Questeq customer, Cornell School District and their elementary third graders had a very special visit with children’s author, Megan McDonald on May 3rd. With the support of Candlewick Press, Questeq, and several other partner organizations, the best-selling author was available to speak to students and sign books in their classrooms.
Ms. McDonald, 58, has 35 million books in print, including the popular Judy Moody franchise. She also has written the Julie Albright series of American Girl books, as well as dozens of others.
A longtime California resident, she returned to her roots in Pittsburgh’s North Hills area. Following the program at Cornell Elementary, Megan also spoke with patrons at the Northland Public Library in McCandless, where she once worked as a teenager.
Megan’s program at Cornell was webcast to include students and patrons across the globe. An estimated 40,000 students in over 500 classrooms participated in the video conference program hosted at Cornell Elementary, with live questions from students in Minnesota, Florida, Kentucky, Alaska, and Vancouver. The Cornell third graders were on the edges of their seats and as they left their classroom that Wednesday, several proclaimed, “Best day ever.“
Books were central to Ms. McDonald and her four older sisters. Her father, an ironworker who worked on the Fort Duquesne and Andy Warhol bridges, dropped out of school at 14 to help support his family after his father died. Books filled in for him where formal schooling left off.
There was one rule in their house: no books at the dinner table. And when her father suspected that rule was being broken, the sisters knew the threat: “If I catch you reading, I’m going to tear out the last page and you’ll never know the ending.”
Other than the one prized hardback book each girl got for Christmas, their reading material came from weekly trips to the big green bookmobile that would visit the neighborhood from the Carnegie Library.
That experience set Ms.
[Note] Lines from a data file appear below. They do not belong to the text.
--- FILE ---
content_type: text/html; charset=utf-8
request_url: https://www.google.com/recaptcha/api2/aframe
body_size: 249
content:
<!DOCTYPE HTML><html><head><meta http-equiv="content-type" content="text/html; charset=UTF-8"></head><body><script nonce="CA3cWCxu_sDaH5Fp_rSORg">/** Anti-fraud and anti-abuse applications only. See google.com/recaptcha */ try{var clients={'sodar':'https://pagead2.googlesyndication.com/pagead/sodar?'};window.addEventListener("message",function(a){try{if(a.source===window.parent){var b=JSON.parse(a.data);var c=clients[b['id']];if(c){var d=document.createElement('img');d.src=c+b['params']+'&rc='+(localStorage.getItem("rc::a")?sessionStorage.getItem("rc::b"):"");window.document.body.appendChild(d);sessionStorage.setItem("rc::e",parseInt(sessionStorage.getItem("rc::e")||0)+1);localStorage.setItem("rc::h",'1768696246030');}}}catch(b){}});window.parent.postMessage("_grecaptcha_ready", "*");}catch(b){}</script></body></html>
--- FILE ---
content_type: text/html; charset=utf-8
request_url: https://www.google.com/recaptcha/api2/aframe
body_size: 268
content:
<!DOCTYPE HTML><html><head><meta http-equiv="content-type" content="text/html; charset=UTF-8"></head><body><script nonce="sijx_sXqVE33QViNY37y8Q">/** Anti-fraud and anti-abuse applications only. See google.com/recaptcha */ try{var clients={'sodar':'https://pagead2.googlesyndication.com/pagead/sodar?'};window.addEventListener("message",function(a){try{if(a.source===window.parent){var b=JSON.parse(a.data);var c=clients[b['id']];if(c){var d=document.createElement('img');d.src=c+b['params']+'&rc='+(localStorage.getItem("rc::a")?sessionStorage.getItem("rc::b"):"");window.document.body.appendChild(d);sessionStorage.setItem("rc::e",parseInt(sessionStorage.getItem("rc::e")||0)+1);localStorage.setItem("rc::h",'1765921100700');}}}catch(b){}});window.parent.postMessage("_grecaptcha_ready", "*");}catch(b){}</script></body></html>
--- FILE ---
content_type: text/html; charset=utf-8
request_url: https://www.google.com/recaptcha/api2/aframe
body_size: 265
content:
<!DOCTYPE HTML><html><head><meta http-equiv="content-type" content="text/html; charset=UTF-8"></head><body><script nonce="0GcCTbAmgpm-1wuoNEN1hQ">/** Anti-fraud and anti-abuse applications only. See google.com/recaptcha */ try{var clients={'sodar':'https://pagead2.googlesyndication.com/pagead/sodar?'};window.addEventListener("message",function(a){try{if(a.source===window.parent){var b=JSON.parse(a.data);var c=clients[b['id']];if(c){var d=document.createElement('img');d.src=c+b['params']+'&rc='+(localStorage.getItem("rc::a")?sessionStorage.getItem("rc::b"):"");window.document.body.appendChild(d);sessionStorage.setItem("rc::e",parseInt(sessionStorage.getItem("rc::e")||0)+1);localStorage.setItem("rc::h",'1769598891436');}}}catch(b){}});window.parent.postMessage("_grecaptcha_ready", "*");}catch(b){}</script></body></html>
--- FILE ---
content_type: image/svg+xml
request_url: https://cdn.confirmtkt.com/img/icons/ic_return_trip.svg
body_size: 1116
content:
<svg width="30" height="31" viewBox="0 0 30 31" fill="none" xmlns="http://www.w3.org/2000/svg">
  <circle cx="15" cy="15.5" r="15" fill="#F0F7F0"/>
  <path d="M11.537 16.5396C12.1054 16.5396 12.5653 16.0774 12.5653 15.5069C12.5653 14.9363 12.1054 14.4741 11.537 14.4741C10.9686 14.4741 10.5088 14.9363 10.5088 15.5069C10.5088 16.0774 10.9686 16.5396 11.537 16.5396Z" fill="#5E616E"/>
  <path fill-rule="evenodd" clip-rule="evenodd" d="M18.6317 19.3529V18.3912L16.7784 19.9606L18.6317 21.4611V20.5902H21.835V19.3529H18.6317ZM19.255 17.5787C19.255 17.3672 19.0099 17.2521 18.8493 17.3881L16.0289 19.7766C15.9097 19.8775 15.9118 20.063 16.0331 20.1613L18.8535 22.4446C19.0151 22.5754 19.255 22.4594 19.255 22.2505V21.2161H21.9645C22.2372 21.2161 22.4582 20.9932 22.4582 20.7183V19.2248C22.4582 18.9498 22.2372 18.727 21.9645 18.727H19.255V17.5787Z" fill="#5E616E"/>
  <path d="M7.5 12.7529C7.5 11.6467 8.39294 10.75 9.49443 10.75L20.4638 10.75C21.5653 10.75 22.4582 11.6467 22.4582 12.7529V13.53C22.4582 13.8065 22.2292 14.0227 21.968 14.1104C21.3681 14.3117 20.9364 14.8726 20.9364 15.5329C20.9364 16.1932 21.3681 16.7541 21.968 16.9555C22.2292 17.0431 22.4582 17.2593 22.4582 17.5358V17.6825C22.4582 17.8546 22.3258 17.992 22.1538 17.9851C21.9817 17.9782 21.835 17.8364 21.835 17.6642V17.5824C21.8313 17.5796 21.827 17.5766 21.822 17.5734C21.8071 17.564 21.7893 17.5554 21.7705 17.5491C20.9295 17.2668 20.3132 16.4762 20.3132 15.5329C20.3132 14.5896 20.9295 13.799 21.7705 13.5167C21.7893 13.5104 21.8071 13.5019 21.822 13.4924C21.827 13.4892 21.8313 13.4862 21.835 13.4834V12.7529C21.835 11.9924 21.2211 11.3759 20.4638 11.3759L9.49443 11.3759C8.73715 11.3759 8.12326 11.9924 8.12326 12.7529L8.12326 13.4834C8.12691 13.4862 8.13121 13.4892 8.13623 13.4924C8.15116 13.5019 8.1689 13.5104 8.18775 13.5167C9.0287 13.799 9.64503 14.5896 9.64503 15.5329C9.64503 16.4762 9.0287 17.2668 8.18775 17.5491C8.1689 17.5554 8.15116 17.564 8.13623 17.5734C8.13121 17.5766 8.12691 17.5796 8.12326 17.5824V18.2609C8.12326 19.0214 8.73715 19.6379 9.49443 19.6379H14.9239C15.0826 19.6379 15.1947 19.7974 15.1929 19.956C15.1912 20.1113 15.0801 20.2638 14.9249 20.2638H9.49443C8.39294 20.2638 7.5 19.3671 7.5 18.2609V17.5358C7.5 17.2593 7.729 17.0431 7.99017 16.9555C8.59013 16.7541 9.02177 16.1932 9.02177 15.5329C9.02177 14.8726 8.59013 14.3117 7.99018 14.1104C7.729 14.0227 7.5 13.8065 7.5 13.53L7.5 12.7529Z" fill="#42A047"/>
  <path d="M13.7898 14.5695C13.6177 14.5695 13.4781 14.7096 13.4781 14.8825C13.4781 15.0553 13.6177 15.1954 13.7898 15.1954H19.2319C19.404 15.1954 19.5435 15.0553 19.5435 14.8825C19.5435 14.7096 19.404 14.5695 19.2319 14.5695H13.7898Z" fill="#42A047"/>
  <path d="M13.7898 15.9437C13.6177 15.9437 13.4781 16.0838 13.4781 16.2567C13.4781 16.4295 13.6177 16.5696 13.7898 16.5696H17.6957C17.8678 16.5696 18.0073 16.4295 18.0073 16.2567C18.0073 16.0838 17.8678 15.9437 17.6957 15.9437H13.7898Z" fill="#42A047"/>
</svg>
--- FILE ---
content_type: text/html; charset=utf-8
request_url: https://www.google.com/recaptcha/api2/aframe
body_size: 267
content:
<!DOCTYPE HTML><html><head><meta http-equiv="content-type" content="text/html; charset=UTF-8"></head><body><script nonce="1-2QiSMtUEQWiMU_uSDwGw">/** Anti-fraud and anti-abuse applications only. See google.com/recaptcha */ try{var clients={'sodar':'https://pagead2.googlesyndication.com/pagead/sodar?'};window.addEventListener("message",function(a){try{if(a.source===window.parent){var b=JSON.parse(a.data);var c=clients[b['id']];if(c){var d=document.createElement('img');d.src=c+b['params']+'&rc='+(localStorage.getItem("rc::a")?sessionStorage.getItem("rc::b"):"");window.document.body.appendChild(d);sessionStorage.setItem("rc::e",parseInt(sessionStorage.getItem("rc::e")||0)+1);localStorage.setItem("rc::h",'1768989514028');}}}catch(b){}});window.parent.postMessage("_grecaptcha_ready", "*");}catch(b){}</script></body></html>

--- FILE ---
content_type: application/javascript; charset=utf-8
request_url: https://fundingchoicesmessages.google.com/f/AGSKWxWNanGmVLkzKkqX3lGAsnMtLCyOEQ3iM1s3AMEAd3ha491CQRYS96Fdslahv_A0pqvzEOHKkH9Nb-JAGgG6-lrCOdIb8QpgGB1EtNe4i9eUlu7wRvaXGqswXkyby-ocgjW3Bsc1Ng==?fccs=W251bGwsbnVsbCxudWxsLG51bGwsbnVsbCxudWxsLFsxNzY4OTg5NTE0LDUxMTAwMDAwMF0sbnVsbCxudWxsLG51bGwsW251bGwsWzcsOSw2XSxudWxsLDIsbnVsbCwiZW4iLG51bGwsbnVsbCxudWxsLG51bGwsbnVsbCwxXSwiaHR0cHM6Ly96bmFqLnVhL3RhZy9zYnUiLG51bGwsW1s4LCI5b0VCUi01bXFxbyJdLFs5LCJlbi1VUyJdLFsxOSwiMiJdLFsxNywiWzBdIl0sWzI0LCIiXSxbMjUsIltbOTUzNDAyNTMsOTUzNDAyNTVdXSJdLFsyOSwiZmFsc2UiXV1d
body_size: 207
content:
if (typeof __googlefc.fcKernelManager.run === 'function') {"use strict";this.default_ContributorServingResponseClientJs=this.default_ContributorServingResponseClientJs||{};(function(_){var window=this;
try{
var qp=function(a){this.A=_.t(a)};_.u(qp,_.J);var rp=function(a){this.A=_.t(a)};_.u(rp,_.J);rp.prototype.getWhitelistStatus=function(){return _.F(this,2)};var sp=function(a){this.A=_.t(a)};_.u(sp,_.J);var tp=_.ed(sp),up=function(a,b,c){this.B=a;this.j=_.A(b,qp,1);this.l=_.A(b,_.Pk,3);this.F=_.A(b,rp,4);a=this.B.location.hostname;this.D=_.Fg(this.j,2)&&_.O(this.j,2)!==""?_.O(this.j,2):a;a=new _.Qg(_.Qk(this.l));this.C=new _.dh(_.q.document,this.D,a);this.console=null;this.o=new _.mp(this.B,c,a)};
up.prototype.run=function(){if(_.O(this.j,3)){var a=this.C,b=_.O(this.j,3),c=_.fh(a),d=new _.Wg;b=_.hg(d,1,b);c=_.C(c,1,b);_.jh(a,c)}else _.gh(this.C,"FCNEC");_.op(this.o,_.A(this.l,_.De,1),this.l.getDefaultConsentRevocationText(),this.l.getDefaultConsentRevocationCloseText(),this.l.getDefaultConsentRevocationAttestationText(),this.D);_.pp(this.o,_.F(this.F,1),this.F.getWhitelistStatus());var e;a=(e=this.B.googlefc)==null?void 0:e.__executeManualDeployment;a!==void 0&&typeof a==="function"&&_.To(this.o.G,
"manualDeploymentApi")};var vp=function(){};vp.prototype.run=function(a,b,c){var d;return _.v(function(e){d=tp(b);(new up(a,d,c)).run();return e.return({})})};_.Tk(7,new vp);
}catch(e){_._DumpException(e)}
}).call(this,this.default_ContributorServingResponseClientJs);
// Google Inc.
McDonald on route to becoming a children’s librarian and author. The author visit archive can be viewed at: https://kinber.njvid.net/show.php?pid=njcore:103551.
The program at Cornell Elementary was coordinated through Mr. Kris Hupp, Director of Technology & Instructional Innovation, Candlewick Press, Questeq, and KINBER, with the support of Stephanie Flom of Pittsburgh Arts and Lectures.
This is part of a series of classroom programs supported by Questeq.